Tous les personnages, mis à part Chantal et la cuisinière Fernande, semblent tiraillés par des soucis personnels ou des desseins qui les éloignent du bonheur. Fiodor par exemple, le chauffeur russe mystérieux, se plaît à harceler Mlle Chantal en lui suggérant qu’il l’a surprise dans une situation gênante. Quelle situation ? L’extase de la prière ? On ne saurait le dire avec certitude, mais ses allusions irritent Chantal. D’un point de vue symbolique, les personnages secondaires représentent ce qui est mauvais dans l’Homme et l’empêche de vivre une existence heureuse et équilibrée. Par contraste, Chantal de Clergerie apparaît comme le personnage le plus simple, le plus apte au bonheur et à la joie, mais pour cette raison inadapté à son environnement : la pureté au milieu de la corruption. Sa sensibilité et son attention aux autres se révèlent par exemple quand elle se montre capable de comprendre sa grand-mère (réputée folle), de la raisonner et la calmer.

Un basculement se produit lorsque M. de Clergerie révèle à sa fille qu’il désire prendre pour femme en secondes noces Mme de Montanel, une baronne qu’il épouse essentiellement par carriérisme et qu’il voit diriger la maison à la place de Chantal :

« Tu connais Mme de Montanel. Nos âges s’accordent et aussi nos goûts, nos vues d’avenir. Au point où nous en sommes, à la veille de trois élections académiques importantes, qui décideront peut-être de la mienne (le duc de Janville ne se présentera pas l’an prochain au fauteuil de M. Houdedot, l’occasion est excellente), je dois sortir de ma réserve. Une véritable maîtresse de maison est indispensable ici. Nous recevrons énormément cet hiver. Ma…ta… enfin Mme de Montanel m’apporte quelques voix de gauche, infiniment précieuses, car sa mère était née Lepreux-Cadaillac, et touchait de près aux meilleures familles de tradition radicale. Elle-même est la filleule de Waldeck-Rousseau. Évidemment, mon mariage n’est pas simplement une affaire, j’écarte exprès d’autres motifs plus désintéressés, personnels . . . » (Chapitre 3).

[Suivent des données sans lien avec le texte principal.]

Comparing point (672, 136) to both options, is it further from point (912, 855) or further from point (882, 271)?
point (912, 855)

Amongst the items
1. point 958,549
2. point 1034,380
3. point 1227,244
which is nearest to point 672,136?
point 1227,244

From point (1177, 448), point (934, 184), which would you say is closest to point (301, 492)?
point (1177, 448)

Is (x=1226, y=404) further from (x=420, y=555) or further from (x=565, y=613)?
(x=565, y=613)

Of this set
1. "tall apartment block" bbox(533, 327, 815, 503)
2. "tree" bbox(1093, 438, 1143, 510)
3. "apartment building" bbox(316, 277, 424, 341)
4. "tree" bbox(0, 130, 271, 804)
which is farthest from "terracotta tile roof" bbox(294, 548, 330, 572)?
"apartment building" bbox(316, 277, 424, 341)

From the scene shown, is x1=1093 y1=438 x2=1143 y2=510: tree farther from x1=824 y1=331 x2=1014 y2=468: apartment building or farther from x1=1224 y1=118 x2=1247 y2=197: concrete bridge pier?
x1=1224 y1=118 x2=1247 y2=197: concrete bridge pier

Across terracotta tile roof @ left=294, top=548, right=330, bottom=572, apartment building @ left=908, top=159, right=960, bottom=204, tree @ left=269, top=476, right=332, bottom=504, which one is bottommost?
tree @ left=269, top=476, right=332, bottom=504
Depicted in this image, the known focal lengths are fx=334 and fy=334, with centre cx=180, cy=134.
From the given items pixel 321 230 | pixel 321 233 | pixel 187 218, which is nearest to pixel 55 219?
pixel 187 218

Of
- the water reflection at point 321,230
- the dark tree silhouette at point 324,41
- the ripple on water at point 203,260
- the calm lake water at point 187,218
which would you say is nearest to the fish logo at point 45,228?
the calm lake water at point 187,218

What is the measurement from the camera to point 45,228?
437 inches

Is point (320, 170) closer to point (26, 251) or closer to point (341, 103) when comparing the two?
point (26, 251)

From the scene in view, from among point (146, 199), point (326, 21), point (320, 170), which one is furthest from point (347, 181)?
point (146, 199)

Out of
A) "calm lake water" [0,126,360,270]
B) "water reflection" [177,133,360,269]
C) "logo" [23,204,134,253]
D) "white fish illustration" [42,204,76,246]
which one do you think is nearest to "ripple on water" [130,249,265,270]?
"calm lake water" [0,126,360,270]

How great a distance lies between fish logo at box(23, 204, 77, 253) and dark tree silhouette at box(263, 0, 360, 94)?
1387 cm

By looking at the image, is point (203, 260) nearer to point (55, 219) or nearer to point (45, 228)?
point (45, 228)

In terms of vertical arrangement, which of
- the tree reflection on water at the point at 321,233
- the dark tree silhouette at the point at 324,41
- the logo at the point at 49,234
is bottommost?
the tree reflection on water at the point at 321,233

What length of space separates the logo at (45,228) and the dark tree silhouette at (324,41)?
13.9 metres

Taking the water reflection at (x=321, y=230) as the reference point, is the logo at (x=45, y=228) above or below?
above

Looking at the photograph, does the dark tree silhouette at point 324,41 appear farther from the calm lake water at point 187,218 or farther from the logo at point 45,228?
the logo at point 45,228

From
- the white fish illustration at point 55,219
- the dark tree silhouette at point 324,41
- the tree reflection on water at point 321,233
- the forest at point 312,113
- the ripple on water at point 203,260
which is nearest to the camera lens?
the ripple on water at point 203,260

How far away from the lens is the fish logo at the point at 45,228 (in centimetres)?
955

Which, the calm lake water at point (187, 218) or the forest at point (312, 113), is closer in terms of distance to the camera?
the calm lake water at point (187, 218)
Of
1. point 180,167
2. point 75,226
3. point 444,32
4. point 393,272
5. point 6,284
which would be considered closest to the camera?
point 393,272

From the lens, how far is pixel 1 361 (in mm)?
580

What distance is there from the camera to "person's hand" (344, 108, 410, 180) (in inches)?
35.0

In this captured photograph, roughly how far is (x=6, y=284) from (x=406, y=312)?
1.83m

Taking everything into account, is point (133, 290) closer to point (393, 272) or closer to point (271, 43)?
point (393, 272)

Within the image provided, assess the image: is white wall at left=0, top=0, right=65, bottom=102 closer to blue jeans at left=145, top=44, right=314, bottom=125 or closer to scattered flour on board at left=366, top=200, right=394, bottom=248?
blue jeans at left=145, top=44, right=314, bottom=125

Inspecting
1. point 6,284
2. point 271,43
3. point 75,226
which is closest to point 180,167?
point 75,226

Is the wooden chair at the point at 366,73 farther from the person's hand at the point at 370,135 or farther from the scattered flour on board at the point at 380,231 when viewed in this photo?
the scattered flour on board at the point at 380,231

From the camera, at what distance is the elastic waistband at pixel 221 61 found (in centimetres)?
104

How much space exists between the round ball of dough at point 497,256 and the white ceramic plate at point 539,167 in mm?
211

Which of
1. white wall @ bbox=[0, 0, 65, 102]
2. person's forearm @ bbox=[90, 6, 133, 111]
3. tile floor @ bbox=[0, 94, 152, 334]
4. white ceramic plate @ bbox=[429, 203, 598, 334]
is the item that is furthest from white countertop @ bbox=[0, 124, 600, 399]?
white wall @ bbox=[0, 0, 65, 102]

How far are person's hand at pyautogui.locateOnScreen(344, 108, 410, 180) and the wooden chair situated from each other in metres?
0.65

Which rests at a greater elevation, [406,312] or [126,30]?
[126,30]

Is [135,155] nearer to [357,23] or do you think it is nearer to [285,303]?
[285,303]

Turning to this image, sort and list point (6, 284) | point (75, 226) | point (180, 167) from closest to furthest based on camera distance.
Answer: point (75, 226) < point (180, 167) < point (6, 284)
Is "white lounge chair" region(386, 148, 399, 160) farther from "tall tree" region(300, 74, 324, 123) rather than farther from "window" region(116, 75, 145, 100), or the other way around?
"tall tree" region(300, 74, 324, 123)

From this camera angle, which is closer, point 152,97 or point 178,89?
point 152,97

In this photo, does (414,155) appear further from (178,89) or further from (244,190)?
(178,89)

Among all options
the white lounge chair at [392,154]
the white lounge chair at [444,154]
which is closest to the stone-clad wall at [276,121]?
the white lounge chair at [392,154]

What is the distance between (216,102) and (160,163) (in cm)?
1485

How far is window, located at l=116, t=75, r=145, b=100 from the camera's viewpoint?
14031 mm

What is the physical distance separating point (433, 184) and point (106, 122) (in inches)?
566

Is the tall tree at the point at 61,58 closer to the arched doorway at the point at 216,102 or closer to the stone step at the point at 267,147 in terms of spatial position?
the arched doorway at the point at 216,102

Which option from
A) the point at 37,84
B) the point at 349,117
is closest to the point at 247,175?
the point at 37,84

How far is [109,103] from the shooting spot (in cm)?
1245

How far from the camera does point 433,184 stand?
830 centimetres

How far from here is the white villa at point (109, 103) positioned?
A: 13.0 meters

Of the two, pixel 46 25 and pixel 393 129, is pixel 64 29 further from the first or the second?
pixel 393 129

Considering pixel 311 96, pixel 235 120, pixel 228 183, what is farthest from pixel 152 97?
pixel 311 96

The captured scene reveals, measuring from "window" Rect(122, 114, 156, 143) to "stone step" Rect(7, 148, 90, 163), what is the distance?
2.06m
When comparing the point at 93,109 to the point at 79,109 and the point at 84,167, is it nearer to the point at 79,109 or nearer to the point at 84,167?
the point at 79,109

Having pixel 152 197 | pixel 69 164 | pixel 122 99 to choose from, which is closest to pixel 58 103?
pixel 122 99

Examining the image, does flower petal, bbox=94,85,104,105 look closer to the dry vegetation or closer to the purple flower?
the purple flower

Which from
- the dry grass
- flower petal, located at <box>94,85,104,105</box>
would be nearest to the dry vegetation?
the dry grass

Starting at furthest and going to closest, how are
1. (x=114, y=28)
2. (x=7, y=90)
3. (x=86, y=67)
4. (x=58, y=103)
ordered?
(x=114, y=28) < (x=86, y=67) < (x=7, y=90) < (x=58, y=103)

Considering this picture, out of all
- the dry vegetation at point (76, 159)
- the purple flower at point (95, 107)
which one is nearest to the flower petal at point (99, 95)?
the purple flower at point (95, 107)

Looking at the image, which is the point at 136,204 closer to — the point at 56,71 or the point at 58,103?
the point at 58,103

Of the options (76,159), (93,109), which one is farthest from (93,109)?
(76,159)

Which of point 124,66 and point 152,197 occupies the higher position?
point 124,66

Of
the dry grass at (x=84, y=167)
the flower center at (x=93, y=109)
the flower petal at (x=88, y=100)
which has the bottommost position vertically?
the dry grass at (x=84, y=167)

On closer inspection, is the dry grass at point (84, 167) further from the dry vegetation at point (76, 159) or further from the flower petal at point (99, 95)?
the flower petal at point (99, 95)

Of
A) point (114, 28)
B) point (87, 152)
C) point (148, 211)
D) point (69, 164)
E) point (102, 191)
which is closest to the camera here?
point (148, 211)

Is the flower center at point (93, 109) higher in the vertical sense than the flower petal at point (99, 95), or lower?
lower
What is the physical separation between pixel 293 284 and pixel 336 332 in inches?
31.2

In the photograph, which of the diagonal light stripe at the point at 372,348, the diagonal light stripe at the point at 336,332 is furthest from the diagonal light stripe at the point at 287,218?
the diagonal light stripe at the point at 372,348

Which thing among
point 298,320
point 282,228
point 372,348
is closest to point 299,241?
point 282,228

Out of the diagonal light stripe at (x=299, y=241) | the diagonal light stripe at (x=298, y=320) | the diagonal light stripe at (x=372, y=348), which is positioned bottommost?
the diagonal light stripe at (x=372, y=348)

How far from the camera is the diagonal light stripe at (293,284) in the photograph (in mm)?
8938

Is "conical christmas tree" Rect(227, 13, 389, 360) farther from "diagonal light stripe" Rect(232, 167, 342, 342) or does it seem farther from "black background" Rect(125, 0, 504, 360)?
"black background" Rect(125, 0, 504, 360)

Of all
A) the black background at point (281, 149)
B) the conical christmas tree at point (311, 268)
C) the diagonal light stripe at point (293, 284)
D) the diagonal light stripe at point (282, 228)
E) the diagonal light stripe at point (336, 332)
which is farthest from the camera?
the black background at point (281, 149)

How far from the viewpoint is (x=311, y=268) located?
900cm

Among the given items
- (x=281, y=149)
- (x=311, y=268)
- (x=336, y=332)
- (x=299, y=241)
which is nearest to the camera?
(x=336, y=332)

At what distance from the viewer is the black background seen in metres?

M. de Clergerie destine Chantal au couvent et le lui annonce avec la maladresse insensible et gênée dont il est coutumier. Perdant soudainement le rôle qu’elle pensait tenir dans la famille et dans la maison, sommée d’embrasser un destin religieux qu’elle ne désire pas, Chantal se retrouve désemparée, sans place pour elle dans le monde. Sa nature raisonnable lui permet cependant de reprendre le dessus, du moins en apparence, et de continuer à faire bonne figure dans la maison.

Après l’interférence de plusieurs personnages, dont La Pérouse et Cénabre, dans le malheur intériorisé de Chantal, son assassinat par Fiodor, qui se donne ensuite la mort, apparaît presque comme une délivrance, l’extraction forcée d’une âme d’un monde dans lequel elle n’aurait pu vivre.

Cette fin violente imaginée par Bernanos doit sans doute nous rappeler que, pour le chrétien qu’il est, la sainteté de Chantal impose le tragique et le sacrifice. La figure de Chantal s’assimile presque à la figure christique, celle du saint retiré du monde par la bestialité humaine.